戦後の上方落語を復興させた四天王の1人で、最後の大看板だった3代目桂春団治さん(享年85)が今月9日に亡くなったことを受け、14日夜、大阪・道頓堀の角座で、一門筆頭の桂福団治(75)春之輔(67)ら弟子が会見した。

 春団治さんが20代のころ、入門した福団治は「師匠が言うなら『黒も白』の封建時代、私生活でも古いしきたりを大事にし、額縁の中から絶対にはみ出さない人でした」と振り返った。

 春団治さんは、ネタに入る前に枕を振らず、涼やかに高座へ現れ羽織を脱ぎ、ネタを始める一連の動作は流れるようだった。繊細で華麗な語り口でファンを魅了し、数カ月に及ぶけいこを重ねても「自分に合わない」と思えば、決してそのネタを高座にかけることのない頑固さでも知られた。独自の美学を貫いた師匠から若き日、徹底して仕込まれた福団治は、一番の教えを「長幼の序」だと語った。

 「目上の人を敬う心、下の者に優しくする心。芸は人が出る」。春団治さんから徹底して教えられた精神論だった。

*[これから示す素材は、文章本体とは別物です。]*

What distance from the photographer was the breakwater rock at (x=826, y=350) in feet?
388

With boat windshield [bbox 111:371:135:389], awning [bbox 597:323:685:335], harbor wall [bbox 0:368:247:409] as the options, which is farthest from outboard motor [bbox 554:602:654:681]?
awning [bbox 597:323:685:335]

 また、春之輔は「落語が好きというより、春団治のファンで」弟子入り。高校2年から師匠のもとへ通った。「師匠の芸は誰にもまねできへん」と話す。

 春団治さんが得意とした「お玉牛」では、男が夜ばいをする場面があり、牛の尻尾に見立てた扇子をクルッと回し、額を打つ所作があり、春之輔はこれを「師匠にしか出せへん色気がある。しかしまあ、あんな男前に夜ばいに来られたら女性も受け入れまっせ」。春団治さんが高座から放つ独特の色気に、いまだほれているという。

 実際、春団治さんは、二枚目で知られ、おしゃれにも気を使った。晩年も、自宅近くを散歩に出るだけでも、装いにこだわり、私生活でも洒脱(しゃだつ)を意識していた。一方で、性格はシャイ。マスコミ取材も嫌い、テレビ出演もほぼなかった。

 弟子の桂春若(64)は「1度だけ、落語以外で師匠と仕事をしたことがある。オークションの司会やったけど、あれだけ。師匠はずっと『ワシが金稼げんのは落語だけや』と言ってました」と話した。

 芸以外で人前に出ることを苦手とした春団治さんの意向に沿い、春之輔ら一門は「万一の際は密葬で」と決めていた。

 春団治さんは9日に亡くなり、11日に親族や一門で密葬を終えた。棺に眠る春団治さんには、お気に入りで、最も似合っていた柿色の着物を着せ、見送ったという。

 戒名は「一春鑽陰釈一道(しゅんさんいんしゃくいちどう)」。